Мне хочется рассмеяться, но еда занимает все мое внимание. Куриный салат с ржаным хлебом еще никогда не казался таким вкусным.
– Как прошло представление? – спрашиваю с набитым ртом.
– Идеально, дорогая, совершенно идеально.
Мама наполняет два бокала джином и протягивает один Жаку.
– Признаюсь, все прошло лучше, чем я ожидал, – сообщает тот. – Сначала все держалось на волоске.
– Я знала, что он справится. – Слова срываются с уст матери будто аккуратные маленькие камешки.

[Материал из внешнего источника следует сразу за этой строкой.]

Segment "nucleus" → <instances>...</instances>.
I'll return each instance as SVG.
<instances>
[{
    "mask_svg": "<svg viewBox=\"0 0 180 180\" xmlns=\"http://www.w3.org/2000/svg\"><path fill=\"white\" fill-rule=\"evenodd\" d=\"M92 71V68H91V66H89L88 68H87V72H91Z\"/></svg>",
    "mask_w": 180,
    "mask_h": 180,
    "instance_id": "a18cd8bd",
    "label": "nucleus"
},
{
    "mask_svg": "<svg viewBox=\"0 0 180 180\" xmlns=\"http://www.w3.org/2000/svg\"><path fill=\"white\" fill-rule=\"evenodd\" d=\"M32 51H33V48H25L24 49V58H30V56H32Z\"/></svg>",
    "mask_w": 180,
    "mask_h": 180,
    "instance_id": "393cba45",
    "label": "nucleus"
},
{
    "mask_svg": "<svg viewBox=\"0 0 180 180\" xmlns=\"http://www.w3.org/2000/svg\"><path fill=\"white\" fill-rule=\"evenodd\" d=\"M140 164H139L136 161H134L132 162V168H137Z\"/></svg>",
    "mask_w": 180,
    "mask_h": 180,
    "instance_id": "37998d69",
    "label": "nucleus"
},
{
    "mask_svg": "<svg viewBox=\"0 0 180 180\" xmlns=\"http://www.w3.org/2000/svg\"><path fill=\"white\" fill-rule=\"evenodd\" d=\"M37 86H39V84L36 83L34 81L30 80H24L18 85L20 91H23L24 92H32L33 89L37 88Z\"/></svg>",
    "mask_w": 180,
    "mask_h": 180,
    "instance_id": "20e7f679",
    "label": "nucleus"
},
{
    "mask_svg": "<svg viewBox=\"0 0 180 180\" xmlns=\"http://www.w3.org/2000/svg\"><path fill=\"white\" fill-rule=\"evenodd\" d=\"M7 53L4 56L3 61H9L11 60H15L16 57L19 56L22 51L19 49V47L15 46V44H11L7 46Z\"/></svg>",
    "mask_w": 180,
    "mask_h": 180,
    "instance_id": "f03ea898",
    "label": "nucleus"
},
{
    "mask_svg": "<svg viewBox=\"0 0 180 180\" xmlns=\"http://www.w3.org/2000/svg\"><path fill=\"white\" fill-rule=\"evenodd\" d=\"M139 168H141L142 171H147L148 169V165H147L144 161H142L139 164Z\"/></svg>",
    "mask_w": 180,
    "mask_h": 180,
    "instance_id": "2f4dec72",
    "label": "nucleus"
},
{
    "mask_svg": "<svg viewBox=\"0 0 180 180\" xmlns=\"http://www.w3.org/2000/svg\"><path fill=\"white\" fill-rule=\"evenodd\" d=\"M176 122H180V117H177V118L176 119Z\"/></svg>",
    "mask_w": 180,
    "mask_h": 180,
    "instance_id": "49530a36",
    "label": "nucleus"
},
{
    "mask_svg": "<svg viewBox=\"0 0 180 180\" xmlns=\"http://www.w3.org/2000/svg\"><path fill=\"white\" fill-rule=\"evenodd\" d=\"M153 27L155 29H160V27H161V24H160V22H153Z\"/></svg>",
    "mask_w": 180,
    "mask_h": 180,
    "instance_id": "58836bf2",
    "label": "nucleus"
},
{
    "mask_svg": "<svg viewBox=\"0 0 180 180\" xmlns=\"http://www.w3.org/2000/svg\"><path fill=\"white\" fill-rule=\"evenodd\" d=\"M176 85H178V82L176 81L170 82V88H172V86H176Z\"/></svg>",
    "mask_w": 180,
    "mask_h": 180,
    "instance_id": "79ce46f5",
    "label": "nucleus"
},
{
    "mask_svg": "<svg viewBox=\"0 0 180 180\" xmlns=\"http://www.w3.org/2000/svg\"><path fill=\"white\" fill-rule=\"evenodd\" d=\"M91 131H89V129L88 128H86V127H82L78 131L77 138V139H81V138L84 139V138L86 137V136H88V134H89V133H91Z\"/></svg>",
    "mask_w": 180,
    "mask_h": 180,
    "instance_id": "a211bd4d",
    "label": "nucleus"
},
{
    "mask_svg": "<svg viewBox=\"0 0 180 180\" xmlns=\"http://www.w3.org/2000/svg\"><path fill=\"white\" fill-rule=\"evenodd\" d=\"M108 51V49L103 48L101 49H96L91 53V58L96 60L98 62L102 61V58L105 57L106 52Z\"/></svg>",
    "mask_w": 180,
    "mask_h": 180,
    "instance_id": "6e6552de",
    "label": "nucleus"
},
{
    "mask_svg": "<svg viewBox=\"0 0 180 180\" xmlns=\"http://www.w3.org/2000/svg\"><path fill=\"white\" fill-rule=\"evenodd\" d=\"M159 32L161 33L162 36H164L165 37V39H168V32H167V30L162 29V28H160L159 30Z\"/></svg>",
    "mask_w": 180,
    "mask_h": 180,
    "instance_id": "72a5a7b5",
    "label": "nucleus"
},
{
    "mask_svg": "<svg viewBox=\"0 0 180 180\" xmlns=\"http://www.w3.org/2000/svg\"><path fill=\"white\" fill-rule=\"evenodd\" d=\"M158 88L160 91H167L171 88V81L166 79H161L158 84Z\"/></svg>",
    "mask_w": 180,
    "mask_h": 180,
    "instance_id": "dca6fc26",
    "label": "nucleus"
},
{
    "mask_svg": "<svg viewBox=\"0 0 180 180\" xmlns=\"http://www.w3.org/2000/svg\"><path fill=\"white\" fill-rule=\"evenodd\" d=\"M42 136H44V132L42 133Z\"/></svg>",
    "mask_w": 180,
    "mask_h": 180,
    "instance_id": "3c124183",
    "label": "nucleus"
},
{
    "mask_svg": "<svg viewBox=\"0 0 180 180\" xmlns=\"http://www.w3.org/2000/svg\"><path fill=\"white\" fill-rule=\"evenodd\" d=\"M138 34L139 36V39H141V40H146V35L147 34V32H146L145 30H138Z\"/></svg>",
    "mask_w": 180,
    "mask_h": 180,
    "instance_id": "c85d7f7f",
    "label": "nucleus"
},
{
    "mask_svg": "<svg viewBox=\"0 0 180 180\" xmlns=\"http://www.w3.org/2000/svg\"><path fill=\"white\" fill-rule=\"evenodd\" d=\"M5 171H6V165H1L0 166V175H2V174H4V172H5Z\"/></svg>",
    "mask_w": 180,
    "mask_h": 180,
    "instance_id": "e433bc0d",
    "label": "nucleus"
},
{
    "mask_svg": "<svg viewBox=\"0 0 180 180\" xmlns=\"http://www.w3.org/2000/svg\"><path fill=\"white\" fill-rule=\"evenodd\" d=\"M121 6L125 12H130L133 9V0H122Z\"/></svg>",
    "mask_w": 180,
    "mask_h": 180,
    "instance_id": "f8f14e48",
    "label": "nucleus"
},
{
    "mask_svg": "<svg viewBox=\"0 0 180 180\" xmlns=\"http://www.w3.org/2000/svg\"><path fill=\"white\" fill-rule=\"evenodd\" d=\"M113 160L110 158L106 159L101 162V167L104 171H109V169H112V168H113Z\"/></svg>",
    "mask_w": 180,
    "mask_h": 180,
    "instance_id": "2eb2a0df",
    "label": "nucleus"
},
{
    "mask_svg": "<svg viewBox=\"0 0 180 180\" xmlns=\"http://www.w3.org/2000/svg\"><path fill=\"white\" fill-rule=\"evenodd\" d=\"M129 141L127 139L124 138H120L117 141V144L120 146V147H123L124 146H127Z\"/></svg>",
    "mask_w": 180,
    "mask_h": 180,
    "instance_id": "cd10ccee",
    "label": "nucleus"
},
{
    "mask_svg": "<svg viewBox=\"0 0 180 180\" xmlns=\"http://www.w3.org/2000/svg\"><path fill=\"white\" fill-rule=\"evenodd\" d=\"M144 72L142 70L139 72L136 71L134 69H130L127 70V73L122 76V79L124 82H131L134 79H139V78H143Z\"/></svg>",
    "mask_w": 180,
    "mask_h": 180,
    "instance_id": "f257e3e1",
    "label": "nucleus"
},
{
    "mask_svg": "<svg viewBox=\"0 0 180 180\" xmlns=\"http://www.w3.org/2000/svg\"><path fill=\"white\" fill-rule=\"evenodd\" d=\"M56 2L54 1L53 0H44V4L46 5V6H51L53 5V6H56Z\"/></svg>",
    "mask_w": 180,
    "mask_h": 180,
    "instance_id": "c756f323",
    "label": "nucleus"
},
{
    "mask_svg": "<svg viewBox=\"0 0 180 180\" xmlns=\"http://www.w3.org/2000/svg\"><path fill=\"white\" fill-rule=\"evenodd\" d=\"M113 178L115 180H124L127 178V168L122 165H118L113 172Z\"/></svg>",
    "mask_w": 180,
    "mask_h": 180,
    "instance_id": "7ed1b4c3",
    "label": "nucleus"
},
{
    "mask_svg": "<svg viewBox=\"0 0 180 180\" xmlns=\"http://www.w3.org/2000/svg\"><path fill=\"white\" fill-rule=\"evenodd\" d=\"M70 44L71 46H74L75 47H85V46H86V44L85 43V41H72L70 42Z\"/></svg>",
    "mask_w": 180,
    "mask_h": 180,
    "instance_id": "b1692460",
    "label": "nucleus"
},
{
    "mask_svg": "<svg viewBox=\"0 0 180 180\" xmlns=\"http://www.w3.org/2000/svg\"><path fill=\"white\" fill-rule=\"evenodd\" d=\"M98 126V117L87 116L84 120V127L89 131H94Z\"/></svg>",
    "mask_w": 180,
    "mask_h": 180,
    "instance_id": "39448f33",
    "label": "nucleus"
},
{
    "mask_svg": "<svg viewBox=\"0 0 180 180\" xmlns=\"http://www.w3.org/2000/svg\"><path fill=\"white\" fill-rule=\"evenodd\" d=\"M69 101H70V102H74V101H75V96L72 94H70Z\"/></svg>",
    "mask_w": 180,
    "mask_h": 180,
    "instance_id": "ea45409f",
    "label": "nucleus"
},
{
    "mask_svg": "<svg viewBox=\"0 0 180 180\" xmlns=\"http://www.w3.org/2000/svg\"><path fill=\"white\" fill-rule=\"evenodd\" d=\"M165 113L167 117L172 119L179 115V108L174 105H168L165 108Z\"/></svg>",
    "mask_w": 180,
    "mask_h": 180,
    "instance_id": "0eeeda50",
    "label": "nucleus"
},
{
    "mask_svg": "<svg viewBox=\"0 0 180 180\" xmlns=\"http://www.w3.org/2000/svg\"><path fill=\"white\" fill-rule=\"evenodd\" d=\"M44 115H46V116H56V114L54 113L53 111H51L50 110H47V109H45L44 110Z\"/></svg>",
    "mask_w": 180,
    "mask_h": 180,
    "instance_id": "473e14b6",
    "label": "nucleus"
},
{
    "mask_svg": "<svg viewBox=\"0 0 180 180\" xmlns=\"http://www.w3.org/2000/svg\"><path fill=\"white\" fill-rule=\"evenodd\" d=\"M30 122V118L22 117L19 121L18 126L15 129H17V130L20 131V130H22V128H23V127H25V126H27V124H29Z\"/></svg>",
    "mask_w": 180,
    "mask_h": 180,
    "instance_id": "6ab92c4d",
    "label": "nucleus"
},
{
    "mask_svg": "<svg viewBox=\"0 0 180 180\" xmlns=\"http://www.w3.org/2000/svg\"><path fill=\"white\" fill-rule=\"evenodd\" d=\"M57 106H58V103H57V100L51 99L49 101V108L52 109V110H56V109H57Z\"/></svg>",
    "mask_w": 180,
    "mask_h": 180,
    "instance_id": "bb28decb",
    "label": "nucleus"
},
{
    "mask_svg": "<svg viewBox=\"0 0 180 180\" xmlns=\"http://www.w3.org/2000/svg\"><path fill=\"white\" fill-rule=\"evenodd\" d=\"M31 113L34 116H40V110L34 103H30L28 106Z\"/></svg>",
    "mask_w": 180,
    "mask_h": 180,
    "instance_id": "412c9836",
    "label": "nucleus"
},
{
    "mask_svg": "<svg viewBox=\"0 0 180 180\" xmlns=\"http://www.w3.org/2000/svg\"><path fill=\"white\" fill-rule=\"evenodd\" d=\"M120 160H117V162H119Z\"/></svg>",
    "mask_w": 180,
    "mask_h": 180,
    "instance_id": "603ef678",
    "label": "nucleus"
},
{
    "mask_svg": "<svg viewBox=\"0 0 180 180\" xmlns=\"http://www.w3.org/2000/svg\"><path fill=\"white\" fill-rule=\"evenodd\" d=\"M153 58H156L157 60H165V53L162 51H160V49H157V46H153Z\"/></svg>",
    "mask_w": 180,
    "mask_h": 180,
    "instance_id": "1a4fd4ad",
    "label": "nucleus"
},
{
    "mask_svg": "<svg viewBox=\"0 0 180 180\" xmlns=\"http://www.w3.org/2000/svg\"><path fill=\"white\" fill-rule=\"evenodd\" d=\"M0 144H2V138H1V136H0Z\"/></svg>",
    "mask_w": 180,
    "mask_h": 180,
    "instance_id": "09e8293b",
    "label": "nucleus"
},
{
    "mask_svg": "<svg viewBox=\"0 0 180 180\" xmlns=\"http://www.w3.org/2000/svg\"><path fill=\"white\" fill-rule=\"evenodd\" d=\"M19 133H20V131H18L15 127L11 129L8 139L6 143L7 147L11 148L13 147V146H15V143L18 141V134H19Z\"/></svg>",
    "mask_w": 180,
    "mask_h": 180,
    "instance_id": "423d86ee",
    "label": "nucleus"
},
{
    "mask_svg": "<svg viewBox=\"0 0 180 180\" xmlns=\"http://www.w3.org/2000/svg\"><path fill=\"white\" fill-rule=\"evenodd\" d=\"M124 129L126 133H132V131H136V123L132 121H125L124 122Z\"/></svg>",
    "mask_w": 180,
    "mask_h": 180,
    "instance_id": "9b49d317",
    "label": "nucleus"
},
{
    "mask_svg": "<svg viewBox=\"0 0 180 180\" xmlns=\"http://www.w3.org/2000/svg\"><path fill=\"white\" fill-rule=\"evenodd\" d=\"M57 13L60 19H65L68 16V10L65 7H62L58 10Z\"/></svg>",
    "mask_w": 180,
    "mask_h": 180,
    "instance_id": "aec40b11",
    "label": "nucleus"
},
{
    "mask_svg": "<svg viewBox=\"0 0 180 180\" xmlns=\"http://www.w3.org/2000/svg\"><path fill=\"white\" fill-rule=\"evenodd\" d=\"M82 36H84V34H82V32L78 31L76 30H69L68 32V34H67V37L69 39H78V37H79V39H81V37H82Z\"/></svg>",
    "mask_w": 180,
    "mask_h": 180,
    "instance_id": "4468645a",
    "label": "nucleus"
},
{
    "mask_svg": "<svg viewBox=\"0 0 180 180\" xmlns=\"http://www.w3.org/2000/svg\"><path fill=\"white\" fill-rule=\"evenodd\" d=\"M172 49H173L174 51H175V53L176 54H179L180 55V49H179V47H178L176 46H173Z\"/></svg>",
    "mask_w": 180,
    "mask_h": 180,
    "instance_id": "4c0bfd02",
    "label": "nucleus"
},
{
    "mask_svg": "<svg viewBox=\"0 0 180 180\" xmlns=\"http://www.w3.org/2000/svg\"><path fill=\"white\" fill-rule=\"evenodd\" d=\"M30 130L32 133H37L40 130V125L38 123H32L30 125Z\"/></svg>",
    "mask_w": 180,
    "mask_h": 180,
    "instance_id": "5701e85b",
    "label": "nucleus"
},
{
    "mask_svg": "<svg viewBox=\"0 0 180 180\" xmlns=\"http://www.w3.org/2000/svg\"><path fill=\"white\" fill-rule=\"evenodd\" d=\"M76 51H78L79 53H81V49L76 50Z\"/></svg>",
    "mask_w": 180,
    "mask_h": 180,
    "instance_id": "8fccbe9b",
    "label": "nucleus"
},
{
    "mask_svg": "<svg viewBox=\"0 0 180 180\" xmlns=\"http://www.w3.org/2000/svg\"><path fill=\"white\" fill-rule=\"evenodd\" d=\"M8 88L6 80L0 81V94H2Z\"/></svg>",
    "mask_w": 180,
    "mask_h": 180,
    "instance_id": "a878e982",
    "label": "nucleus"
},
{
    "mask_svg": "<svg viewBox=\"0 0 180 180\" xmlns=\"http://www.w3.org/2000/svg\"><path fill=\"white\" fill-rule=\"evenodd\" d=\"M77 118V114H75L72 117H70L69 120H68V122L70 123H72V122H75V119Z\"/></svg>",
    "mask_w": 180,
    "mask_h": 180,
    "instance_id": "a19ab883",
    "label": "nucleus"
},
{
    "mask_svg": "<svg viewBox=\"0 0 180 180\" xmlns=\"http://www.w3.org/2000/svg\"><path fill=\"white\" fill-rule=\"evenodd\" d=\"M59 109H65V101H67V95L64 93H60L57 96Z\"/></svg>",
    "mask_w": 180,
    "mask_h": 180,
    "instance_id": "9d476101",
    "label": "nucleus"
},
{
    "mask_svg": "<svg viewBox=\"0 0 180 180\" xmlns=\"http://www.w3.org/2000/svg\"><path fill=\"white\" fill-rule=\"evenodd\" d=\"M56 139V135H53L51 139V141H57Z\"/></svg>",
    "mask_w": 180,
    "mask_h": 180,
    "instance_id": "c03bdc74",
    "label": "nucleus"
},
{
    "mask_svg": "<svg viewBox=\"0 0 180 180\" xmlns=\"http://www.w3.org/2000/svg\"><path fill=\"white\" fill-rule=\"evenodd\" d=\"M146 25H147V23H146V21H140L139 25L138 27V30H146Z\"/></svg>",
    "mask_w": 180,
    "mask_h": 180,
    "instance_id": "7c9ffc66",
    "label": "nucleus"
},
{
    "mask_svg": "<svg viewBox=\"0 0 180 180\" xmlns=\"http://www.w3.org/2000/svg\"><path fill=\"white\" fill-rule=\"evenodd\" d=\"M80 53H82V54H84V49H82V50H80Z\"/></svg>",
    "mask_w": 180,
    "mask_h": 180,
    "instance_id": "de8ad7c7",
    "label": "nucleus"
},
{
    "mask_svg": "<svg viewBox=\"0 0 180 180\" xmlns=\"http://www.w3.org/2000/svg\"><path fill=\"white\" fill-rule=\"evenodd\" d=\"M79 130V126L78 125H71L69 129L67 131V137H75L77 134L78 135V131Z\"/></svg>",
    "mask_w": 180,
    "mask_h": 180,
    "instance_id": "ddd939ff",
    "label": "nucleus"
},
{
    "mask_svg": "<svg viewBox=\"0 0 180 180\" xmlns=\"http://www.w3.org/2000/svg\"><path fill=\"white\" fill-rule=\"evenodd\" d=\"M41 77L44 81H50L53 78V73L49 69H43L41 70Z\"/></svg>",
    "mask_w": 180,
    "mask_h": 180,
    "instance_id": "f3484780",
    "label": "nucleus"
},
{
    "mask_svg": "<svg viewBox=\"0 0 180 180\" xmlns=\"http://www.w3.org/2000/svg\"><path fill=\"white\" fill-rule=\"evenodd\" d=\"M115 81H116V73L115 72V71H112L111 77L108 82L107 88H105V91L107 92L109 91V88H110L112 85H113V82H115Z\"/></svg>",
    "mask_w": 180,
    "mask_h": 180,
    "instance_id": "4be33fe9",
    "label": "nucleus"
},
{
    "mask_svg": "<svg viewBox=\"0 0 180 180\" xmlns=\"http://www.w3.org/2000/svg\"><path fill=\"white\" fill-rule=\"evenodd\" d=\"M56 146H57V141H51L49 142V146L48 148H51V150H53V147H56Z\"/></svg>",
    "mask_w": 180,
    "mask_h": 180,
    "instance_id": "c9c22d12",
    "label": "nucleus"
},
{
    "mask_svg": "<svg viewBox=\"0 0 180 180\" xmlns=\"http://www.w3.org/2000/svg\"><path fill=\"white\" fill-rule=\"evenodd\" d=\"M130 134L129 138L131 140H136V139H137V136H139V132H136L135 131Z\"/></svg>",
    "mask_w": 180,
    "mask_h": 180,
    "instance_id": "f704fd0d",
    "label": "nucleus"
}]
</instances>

Я с подозрением поднимаю взгляд: ее глаза блестят. Она умирает от желания сказать мне что-то, но не хочет делать этого в открытую. Сердце уходит в пятки, и я, прихрамывая, подхожу к мусорному ведру и выкидываю остаток сэндвича. Аппетит пропал.
Я поворачиваюсь лицом к Жаку и маме.
– Кто справился? – спрашиваю ровно.
Кроме того, чтобы быть начеку, еще одно важное правило жизни с моей родительницей: не дать ей понять, что она меня обижает.